By Katja Grace, 25 March 2021
[Epistemic status: my current view, but I haven’t read all the stuff on this topic even in the LessWrong community, let alone more broadly.]
There is a line of thought that says that advanced AI will tend to be ‘goal-directed’—that is, consistently doing whatever makes certain favored outcomes more likely—and that this is to do with the ‘coherence arguments’. Rohin Shah, and probably others1, have argued against this. I want to argue against them.
The old argument for coherence implying (worrisome) goal-directedness
I’d reconstruct the original argument that Rohin is arguing against as something like this (making no claim about my own beliefs here):
- ‘Whatever things you care about, you are best off assigning consistent numerical values to them and maximizing the expected sum of those values’
And since the point of all this is to argue that advanced AI might be hard to deal with, note that we can get to that conclusion with:
- ‘Highly intelligent goal-directed agents are dangerous’
If AI systems exist that very competently pursue goals, they will likely be better than us at attaining their goals, and therefore to the extent there is a risk of mismatch between their goals and ours, we face a serious risk.
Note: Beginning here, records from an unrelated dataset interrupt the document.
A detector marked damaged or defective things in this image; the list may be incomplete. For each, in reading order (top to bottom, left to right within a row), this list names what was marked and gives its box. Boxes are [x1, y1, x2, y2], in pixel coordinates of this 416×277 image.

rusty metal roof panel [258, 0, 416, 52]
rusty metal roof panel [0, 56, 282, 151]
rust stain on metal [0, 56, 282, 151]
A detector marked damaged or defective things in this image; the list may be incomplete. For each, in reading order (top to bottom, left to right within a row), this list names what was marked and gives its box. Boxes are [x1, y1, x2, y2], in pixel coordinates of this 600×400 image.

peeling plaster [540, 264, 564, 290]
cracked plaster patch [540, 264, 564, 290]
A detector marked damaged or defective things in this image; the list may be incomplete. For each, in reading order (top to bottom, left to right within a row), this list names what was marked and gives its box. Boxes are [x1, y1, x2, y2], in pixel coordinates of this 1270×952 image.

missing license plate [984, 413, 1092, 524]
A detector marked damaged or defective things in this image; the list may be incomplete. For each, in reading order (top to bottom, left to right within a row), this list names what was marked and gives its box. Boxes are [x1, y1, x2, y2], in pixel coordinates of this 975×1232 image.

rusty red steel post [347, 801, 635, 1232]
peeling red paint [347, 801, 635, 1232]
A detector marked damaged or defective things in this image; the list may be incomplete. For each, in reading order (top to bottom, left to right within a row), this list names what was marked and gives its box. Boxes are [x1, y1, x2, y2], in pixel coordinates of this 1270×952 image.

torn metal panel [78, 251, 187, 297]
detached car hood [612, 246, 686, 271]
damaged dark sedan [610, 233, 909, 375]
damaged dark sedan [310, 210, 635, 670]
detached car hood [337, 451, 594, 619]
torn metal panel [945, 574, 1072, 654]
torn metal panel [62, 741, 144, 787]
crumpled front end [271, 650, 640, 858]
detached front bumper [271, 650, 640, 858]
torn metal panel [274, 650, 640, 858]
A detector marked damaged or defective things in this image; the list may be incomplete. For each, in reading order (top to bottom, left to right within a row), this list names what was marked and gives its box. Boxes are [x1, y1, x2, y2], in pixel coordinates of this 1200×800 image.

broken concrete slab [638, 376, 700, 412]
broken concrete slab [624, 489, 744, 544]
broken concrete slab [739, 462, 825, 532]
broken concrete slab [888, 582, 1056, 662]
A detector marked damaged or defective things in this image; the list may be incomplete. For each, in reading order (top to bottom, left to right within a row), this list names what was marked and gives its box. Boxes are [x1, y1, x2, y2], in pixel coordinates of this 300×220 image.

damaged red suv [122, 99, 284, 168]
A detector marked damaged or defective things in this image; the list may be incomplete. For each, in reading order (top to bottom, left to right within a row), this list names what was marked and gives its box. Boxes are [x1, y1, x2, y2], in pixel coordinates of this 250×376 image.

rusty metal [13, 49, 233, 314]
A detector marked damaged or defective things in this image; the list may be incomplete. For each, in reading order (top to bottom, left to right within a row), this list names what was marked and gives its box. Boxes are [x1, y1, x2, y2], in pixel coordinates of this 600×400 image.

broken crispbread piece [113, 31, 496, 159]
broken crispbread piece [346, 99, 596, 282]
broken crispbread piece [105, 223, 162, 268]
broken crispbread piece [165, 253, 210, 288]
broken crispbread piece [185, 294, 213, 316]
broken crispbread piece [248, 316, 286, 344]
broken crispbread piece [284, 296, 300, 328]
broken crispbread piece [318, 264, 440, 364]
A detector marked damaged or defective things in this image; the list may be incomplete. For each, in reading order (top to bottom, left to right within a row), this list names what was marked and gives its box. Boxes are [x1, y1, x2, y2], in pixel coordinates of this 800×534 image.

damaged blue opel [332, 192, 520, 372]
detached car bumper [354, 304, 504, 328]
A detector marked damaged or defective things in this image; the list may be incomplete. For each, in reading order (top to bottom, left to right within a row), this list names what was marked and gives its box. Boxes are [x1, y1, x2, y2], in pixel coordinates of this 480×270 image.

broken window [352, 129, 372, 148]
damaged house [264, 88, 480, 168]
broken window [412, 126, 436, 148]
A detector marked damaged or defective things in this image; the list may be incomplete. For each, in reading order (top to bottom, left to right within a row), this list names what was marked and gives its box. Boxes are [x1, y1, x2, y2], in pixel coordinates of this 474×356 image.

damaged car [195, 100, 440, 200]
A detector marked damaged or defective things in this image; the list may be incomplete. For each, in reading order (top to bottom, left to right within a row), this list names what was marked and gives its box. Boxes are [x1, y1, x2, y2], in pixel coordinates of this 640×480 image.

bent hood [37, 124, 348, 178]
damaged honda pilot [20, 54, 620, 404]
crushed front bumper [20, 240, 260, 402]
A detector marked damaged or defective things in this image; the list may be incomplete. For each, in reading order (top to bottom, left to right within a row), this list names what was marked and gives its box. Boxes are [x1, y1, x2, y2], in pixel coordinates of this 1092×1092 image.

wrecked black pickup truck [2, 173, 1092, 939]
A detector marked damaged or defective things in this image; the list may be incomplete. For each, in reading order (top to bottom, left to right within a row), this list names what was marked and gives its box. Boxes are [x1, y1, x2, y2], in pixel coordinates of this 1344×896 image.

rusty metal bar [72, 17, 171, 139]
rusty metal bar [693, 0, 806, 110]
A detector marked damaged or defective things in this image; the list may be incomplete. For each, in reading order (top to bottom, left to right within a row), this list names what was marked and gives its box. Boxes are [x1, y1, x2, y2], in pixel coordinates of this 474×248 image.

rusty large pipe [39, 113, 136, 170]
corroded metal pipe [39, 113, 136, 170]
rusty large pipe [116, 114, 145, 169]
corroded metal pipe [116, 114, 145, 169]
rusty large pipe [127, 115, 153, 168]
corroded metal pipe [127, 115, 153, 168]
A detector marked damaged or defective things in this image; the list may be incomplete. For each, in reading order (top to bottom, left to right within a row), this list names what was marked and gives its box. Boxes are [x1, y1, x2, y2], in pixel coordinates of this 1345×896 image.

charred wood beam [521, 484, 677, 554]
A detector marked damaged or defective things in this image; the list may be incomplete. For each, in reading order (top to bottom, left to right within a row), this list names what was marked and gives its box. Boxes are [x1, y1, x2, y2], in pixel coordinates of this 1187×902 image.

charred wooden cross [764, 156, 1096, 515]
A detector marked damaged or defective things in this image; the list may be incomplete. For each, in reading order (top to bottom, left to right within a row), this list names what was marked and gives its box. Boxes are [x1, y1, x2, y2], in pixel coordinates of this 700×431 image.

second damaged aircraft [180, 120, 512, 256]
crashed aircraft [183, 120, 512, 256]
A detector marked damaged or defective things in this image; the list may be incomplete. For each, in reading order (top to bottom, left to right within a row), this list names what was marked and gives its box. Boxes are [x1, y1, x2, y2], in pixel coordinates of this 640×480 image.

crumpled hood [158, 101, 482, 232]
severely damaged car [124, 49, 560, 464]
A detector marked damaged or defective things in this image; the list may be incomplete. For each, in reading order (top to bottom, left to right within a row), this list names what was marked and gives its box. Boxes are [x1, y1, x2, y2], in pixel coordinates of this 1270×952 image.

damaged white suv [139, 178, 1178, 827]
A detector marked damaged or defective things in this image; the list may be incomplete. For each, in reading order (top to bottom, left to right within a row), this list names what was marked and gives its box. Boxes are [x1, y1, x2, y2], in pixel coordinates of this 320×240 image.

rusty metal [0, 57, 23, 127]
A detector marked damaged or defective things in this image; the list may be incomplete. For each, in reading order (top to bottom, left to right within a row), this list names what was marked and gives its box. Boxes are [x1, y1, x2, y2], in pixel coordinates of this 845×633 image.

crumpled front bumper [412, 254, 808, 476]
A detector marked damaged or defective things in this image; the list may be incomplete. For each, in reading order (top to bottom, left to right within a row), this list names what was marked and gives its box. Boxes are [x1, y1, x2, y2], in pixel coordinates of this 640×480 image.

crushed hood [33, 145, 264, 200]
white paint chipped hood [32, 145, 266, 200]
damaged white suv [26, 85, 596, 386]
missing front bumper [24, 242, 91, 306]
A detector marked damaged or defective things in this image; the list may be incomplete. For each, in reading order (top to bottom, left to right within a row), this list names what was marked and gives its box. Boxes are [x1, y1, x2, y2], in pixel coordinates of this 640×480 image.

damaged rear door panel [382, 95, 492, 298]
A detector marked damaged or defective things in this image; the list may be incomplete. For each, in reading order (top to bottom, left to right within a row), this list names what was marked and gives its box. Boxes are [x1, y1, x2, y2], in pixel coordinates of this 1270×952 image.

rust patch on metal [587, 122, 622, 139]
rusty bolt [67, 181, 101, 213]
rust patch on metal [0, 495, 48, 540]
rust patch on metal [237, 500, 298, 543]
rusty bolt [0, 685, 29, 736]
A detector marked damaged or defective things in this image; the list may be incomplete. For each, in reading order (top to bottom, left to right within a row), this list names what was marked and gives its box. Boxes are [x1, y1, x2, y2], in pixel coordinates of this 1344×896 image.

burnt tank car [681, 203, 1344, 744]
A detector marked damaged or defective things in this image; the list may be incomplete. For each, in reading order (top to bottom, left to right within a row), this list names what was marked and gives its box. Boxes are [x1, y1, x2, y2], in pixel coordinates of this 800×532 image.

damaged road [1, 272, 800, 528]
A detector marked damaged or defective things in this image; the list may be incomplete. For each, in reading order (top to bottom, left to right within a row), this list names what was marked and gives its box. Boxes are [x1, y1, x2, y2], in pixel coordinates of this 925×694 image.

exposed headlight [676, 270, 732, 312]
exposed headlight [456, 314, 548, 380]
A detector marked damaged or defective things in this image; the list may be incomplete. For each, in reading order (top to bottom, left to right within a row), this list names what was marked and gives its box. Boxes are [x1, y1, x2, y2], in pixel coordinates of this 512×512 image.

Rohin’s counterargument begins with an observation made by others before: any behavior is consistent with maximizing expected utility, given some utility function. For instance, a creature just twitching around on the ground may have the utility function that returns 1 if the agent does whatever it in fact does in each situation (where ‘situation’ means, ‘entire history of the world so far’), and 0 otherwise. This is a creature that just wants to make the right twitch in each detailed, history-indexed situation, with no regard for further consequences. Alternately the twitching agent might care about outcomes, but just happen to want the particular holistic unfolding of the universe that is occurring, including this particular series of twitches. Or it could be indifferent between all outcomes.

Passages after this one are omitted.